Begin INFORMATION SHOWN
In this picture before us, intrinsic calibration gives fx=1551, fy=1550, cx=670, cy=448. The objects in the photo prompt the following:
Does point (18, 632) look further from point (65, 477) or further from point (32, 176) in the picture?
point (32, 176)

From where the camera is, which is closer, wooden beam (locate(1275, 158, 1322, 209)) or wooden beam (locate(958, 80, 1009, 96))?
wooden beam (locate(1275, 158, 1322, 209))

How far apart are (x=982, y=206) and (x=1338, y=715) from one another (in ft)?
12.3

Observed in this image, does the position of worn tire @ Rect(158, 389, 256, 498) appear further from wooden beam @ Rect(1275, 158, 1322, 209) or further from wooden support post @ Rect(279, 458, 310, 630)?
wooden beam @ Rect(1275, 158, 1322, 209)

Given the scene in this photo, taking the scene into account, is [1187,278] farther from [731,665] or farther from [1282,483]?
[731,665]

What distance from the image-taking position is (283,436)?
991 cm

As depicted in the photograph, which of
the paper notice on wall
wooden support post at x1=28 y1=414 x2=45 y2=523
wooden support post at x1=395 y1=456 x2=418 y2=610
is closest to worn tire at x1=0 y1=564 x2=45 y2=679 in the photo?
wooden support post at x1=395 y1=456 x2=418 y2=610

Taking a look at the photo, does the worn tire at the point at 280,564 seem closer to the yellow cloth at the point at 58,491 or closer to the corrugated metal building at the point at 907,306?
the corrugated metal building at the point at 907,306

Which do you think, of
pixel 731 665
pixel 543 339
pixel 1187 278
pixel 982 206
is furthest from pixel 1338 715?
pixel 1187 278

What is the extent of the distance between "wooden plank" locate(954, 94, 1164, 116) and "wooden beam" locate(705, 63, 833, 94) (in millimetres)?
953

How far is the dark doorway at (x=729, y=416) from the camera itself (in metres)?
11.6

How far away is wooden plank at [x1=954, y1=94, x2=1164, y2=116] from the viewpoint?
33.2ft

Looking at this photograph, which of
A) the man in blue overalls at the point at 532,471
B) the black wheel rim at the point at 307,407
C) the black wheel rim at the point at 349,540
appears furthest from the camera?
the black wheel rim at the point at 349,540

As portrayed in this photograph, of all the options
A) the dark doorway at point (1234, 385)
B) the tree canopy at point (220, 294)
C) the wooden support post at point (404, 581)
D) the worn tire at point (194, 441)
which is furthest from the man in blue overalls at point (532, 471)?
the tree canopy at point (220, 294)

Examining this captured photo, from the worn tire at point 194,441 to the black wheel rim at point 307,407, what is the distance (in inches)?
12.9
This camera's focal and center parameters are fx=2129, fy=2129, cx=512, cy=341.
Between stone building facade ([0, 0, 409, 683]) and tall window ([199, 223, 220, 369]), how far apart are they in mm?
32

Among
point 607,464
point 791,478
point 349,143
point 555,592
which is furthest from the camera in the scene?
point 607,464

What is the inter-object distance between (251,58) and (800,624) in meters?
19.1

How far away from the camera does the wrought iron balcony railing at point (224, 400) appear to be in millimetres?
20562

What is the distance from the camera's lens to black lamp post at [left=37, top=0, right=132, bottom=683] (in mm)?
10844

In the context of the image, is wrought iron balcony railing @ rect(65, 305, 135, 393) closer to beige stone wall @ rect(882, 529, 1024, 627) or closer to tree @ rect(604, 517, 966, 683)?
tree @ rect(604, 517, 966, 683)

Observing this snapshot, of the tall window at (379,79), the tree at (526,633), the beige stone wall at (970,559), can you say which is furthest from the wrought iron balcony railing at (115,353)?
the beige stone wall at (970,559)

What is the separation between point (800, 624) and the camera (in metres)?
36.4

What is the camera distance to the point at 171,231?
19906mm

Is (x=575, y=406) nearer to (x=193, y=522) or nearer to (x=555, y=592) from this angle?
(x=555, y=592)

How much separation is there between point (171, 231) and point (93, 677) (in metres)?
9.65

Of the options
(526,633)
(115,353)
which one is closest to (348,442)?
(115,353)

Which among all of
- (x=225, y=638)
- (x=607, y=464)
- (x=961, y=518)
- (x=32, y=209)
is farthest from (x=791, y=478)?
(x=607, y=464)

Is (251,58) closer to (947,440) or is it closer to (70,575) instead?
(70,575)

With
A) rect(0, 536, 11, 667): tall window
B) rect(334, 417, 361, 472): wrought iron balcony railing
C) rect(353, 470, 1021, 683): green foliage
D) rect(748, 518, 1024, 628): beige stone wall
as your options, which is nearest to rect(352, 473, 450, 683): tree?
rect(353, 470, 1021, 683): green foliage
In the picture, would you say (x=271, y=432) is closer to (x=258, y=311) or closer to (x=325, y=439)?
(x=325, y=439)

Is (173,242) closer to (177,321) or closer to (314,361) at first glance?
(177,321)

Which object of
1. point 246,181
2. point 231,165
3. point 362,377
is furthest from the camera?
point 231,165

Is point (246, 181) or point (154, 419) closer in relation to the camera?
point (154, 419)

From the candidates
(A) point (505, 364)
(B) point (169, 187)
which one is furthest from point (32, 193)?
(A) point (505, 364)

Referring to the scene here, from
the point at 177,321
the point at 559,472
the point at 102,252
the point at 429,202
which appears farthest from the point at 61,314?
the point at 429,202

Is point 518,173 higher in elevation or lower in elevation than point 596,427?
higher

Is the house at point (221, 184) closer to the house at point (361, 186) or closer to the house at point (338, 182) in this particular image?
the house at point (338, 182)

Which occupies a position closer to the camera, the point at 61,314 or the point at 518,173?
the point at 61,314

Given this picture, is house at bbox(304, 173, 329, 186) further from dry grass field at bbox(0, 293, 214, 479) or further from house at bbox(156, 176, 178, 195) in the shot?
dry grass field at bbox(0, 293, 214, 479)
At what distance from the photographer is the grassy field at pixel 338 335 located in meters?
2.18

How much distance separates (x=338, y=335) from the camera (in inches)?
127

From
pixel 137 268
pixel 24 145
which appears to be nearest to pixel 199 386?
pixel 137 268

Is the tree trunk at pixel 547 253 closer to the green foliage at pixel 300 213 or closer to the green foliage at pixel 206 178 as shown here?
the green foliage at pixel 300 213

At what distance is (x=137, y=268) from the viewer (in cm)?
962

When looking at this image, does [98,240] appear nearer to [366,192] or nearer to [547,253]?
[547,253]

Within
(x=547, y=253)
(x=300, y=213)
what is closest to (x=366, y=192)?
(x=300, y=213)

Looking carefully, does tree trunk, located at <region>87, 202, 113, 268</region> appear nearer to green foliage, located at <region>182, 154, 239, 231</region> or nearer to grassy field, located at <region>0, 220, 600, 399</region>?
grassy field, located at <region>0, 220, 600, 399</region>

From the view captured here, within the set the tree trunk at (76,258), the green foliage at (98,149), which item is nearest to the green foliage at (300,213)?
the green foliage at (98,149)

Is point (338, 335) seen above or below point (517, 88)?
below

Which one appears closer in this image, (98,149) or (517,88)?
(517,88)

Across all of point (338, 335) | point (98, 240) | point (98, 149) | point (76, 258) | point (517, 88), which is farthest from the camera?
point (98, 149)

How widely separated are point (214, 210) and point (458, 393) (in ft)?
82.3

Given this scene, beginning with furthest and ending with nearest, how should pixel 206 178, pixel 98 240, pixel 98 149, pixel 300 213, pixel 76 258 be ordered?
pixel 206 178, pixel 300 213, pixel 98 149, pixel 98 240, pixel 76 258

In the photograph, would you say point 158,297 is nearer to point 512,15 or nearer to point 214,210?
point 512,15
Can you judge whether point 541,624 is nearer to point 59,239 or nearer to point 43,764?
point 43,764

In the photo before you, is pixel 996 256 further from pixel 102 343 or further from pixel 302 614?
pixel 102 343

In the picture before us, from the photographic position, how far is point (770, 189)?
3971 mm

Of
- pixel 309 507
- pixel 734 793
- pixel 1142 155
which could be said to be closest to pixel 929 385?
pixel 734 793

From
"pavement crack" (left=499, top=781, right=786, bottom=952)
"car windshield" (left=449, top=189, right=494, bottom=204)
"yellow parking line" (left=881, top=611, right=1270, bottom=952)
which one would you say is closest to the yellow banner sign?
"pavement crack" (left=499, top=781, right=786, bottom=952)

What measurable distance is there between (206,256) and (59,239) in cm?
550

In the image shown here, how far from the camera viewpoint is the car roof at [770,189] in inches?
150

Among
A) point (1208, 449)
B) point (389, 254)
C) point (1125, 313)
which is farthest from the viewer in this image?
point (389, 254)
End INFORMATION SHOWN
Write the lines out exactly, from the one with "From the view captured" down to the last line of the listing, and leave out all others.

From the view captured here, within the set the tree trunk at (76,258), the green foliage at (98,149), which item is nearest to the green foliage at (300,213)?
the green foliage at (98,149)

Is point (338, 335) seen above or below point (517, 88)?
below

Which one appears closer in this image, (98,149) or (517,88)?
(517,88)

Across all of point (338, 335) | point (98, 240) | point (98, 149) | point (76, 258) | point (517, 88), which is farthest from the camera?
point (98, 149)

How widely separated are point (214, 210) and point (458, 393) (in ft)?
82.3

Given this scene, beginning with furthest and ending with nearest, how should pixel 206 178, pixel 98 240, pixel 98 149, pixel 300 213, pixel 76 258 be ordered?
pixel 206 178, pixel 300 213, pixel 98 149, pixel 98 240, pixel 76 258

In the photograph, would you say point 158,297 is nearer to point 512,15 or nearer to point 214,210?
point 512,15
Can you judge whether point 541,624 is nearer to point 59,239 or nearer to point 43,764?
point 43,764

In the photo before you, is pixel 996 256 further from pixel 102 343 or further from pixel 302 614?
pixel 102 343

In the picture before us, from the photographic position, how far is point (770, 189)?
3971 mm

Of
- pixel 309 507
- pixel 734 793
- pixel 1142 155
which could be said to be closest to pixel 929 385?
pixel 734 793

From
"pavement crack" (left=499, top=781, right=786, bottom=952)
"car windshield" (left=449, top=189, right=494, bottom=204)
"yellow parking line" (left=881, top=611, right=1270, bottom=952)
which one would you say is closest to the yellow banner sign?
"pavement crack" (left=499, top=781, right=786, bottom=952)

What measurable distance is there between (206,256) and (59,239) in cm?
550

In the image shown here, how far from the camera viewpoint is the car roof at [770,189] in inches?
150

Among
A) point (1208, 449)
B) point (389, 254)
C) point (1125, 313)
which is farthest from the viewer in this image?
point (389, 254)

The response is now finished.